> [The data]
····················

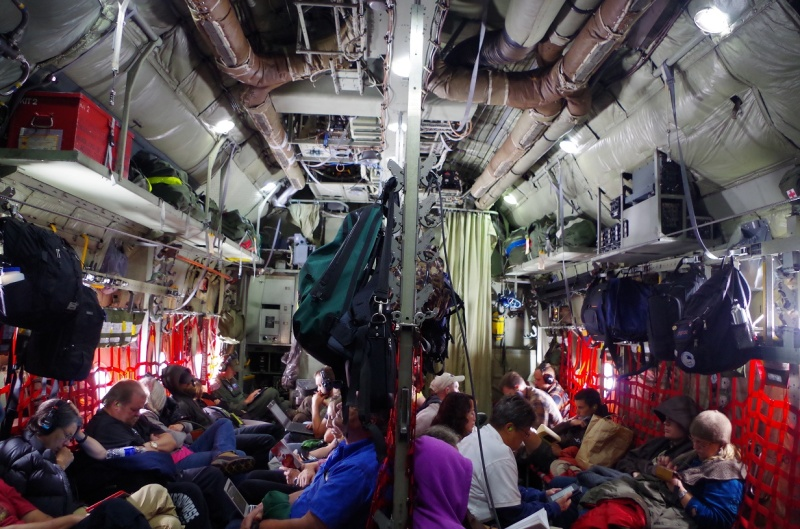 Passengers on board the C-130. © Mia Bennett, August 2014.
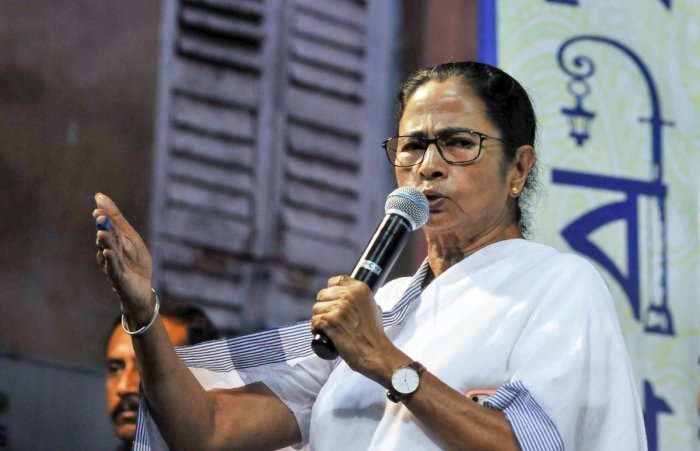 West Bengal Chief Minister Mamata Banerjee addresses the gathering during the inauguration of Goddess Kali Puja, ahead Kali Puja festival, in Kolkata on Friday. PTI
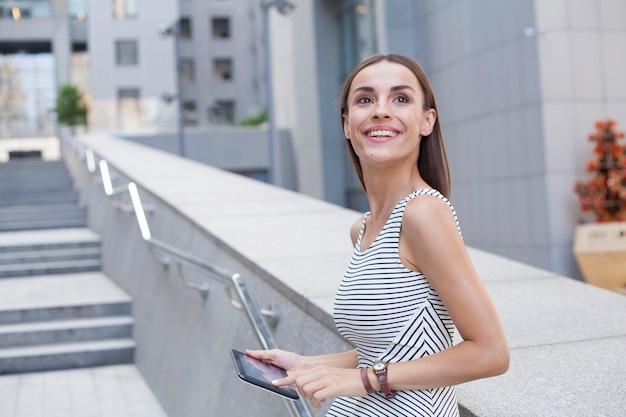 La bella giovane donna felice con una compressa nelle mani distoglie lo sguardo all'aperto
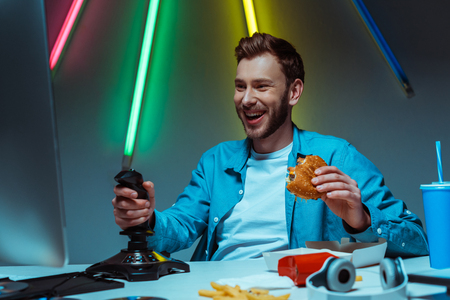 handsome and smiling man holding tasty burger and playing video game with joystick Banque d'images
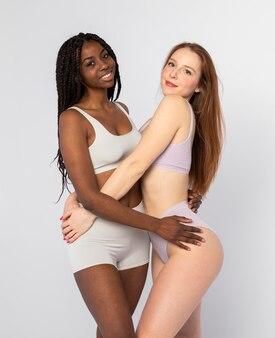 Афро-американская женщина и рыжая женщина позирует вместе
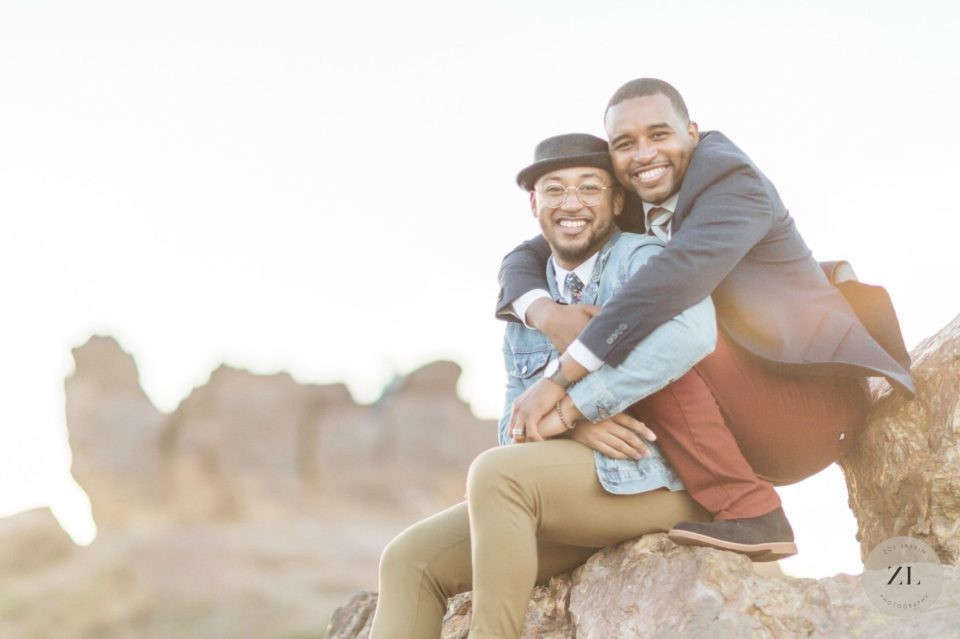 same sex engagement photography inspiration with a black, gay couple hugging each other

····················

> [How to complete this task] Skip all pictures. Copy exactly the lines from the one containing "Афро-американская женщина и" through the end of the records, both ends included.

> [Written solution]
 Афро-американская женщина и рыжая женщина позирует вместе
 same sex engagement photography inspiration with a black, gay couple hugging each other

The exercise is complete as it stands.